El taxista, un hombre con la cabeza rapada, como si estuviera prestando servicio militar, maneja de afán y da unos timonazos violentos. En los semáforos aprovecha para revisar unas notas de voz que alguien le ha enviado. Lleva audífonos puestos así que resulta imposible saber qué le dicen en ellas y, lo qué podría considerarse más importante, quién se las envió.
Cuando el semáforo cambia de rojo a amarillo, el hombre vuelve a ubicar el celular entre sus piernas y pisa el acelerador con furia. Tiene la mirada fija hacia el frente, pero quien sabe qué situaciones está manejando en su cabeza, espero que no sean lo suficientemente poderosas como para que les preste más atención que a la vía por la que conduce, a la realidad, pues la mía, en parte, depende de la de él.
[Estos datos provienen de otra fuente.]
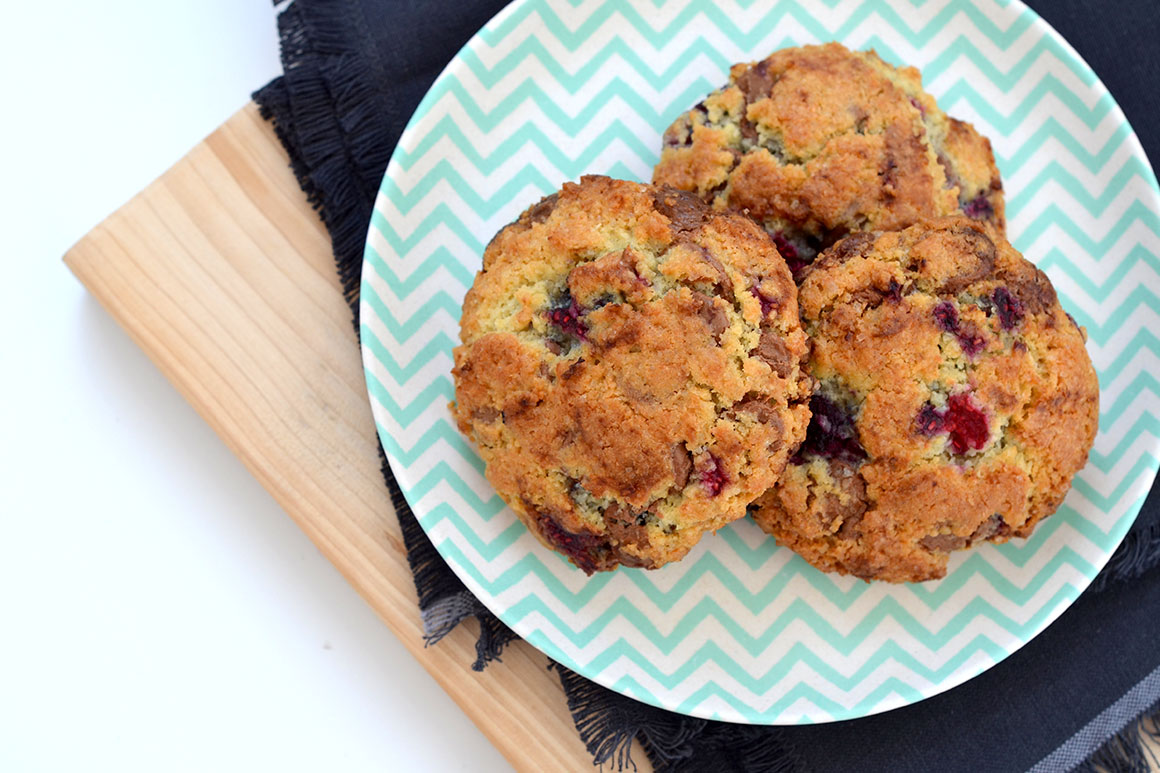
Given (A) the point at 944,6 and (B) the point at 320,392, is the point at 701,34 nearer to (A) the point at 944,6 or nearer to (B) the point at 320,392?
(A) the point at 944,6

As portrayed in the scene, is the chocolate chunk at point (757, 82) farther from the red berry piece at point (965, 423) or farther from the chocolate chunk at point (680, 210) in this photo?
the red berry piece at point (965, 423)

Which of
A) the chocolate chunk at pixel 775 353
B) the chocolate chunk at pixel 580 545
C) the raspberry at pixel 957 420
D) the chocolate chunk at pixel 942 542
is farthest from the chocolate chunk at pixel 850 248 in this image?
the chocolate chunk at pixel 580 545

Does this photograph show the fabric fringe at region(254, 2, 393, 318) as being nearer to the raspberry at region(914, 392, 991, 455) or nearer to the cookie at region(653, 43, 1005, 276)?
the cookie at region(653, 43, 1005, 276)

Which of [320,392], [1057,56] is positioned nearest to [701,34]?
[1057,56]

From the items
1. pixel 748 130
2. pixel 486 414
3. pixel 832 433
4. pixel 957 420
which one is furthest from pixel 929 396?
pixel 486 414

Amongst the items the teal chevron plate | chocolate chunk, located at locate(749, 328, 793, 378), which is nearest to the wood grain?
the teal chevron plate
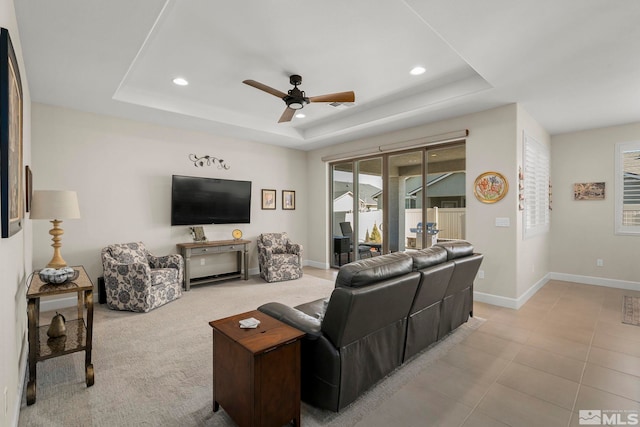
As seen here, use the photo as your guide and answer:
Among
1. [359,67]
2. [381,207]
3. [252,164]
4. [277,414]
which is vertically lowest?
[277,414]

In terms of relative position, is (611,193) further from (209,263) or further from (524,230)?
(209,263)

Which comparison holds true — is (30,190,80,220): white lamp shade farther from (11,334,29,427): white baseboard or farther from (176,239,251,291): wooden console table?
(176,239,251,291): wooden console table

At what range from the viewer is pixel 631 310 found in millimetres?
3967

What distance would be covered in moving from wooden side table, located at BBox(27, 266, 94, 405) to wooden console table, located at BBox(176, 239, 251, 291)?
235 cm

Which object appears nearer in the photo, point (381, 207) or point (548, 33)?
point (548, 33)

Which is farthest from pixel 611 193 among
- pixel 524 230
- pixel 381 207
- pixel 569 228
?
pixel 381 207

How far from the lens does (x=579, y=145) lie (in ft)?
17.8

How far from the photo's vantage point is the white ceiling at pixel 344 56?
7.43 ft

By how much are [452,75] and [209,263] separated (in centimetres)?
481

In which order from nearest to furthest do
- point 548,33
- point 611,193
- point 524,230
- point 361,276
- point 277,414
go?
point 277,414
point 361,276
point 548,33
point 524,230
point 611,193

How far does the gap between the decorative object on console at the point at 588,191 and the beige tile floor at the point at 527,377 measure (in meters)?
2.34

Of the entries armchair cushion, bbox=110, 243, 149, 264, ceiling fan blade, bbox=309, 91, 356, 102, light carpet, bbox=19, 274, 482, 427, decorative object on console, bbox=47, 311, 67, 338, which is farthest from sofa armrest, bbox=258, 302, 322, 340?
armchair cushion, bbox=110, 243, 149, 264

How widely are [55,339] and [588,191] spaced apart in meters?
7.43

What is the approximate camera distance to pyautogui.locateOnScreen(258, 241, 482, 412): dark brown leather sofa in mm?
1884
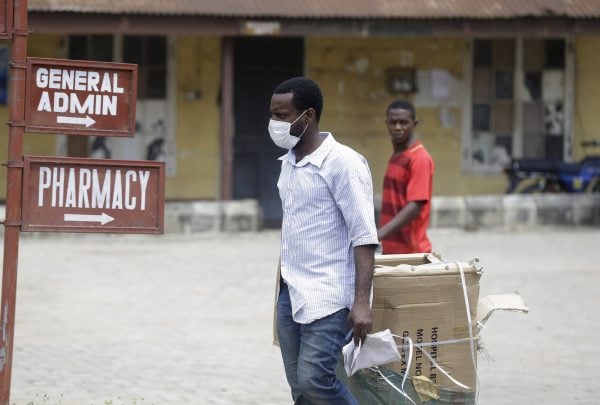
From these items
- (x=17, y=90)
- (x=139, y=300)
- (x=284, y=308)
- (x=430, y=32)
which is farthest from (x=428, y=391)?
(x=430, y=32)

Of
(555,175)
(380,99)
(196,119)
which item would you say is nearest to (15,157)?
(196,119)

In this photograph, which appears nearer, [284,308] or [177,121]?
[284,308]

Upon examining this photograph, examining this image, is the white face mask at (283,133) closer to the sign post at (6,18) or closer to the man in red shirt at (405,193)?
the sign post at (6,18)

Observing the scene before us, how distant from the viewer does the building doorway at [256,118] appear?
18250mm

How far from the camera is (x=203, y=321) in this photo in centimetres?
993

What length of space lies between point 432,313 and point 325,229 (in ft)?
2.26

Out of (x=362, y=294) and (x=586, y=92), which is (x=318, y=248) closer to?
(x=362, y=294)

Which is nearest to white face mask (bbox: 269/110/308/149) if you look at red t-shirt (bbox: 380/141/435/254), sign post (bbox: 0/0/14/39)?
sign post (bbox: 0/0/14/39)

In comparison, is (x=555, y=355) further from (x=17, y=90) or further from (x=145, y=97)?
(x=145, y=97)

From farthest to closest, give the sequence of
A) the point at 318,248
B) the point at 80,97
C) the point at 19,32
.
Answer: the point at 80,97 < the point at 19,32 < the point at 318,248

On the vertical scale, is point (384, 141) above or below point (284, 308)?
above

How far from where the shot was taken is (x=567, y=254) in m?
14.4

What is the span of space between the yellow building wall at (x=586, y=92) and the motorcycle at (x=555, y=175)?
0.93m

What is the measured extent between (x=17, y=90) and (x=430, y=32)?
38.7 feet
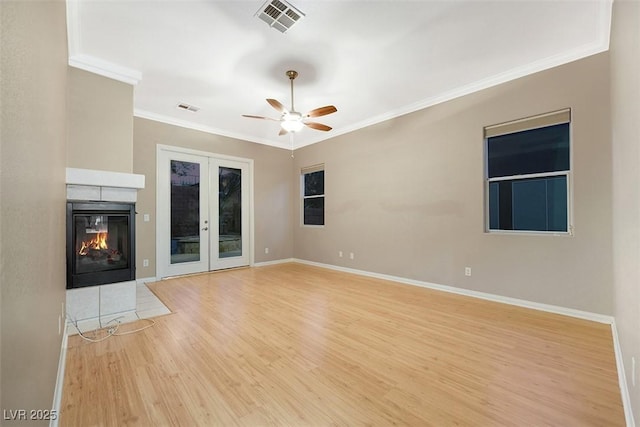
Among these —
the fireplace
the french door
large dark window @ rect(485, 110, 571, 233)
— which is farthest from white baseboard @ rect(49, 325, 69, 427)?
large dark window @ rect(485, 110, 571, 233)

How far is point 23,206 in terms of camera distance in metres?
0.96

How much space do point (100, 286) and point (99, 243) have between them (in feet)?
1.58

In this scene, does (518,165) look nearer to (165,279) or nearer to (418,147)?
(418,147)

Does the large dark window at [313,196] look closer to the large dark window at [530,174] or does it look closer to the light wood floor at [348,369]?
the light wood floor at [348,369]

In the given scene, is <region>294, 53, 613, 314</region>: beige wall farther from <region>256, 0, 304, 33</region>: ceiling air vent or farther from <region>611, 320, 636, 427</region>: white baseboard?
<region>256, 0, 304, 33</region>: ceiling air vent

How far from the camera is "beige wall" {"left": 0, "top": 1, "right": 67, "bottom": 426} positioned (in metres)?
0.75

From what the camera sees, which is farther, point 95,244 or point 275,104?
point 275,104

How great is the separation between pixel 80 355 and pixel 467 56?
16.2 feet

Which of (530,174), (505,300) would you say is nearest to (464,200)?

Otro semáforo, y otra vez lo mismo. Revisa la conversación en su celular con ansias, como buscando un mensaje revelador del que le hizo falta leer algo entre líneas. Esta vez decide contestarle a quien sea con la persona que chatea, con un mensaje de voz:
“Hola, espero haber remediado mi equivocación, y no volver a caer en otro error, y sí, yo también TE AMO (así en mayúscula y negrita fue la pronunciación de esas dos palabras que pueden significar tanto o ser un mero formalismo). Mira yo la verdad quiero comprar una casa, estoy cansado de vivir en arriendo, y que los dueños del lugar me anden jodiendo cada mes. No sé si tu te le midas, si sí lo podemos hablar y cuando termine de pagar el crédito, que ya me falta poco, pedimos otro.
Después del mensaje, de esa descarga emocional, el hombre disminuye la velocidad, como si el haber expulsado esas palabras que tenía atoradas quién sabe donde, lo hubiera sosegado.
Llego a mi destino y no alcanzo a escuchar más planes a futuro de esa pareja que espera no repetir los errores que cometieron en el pasado.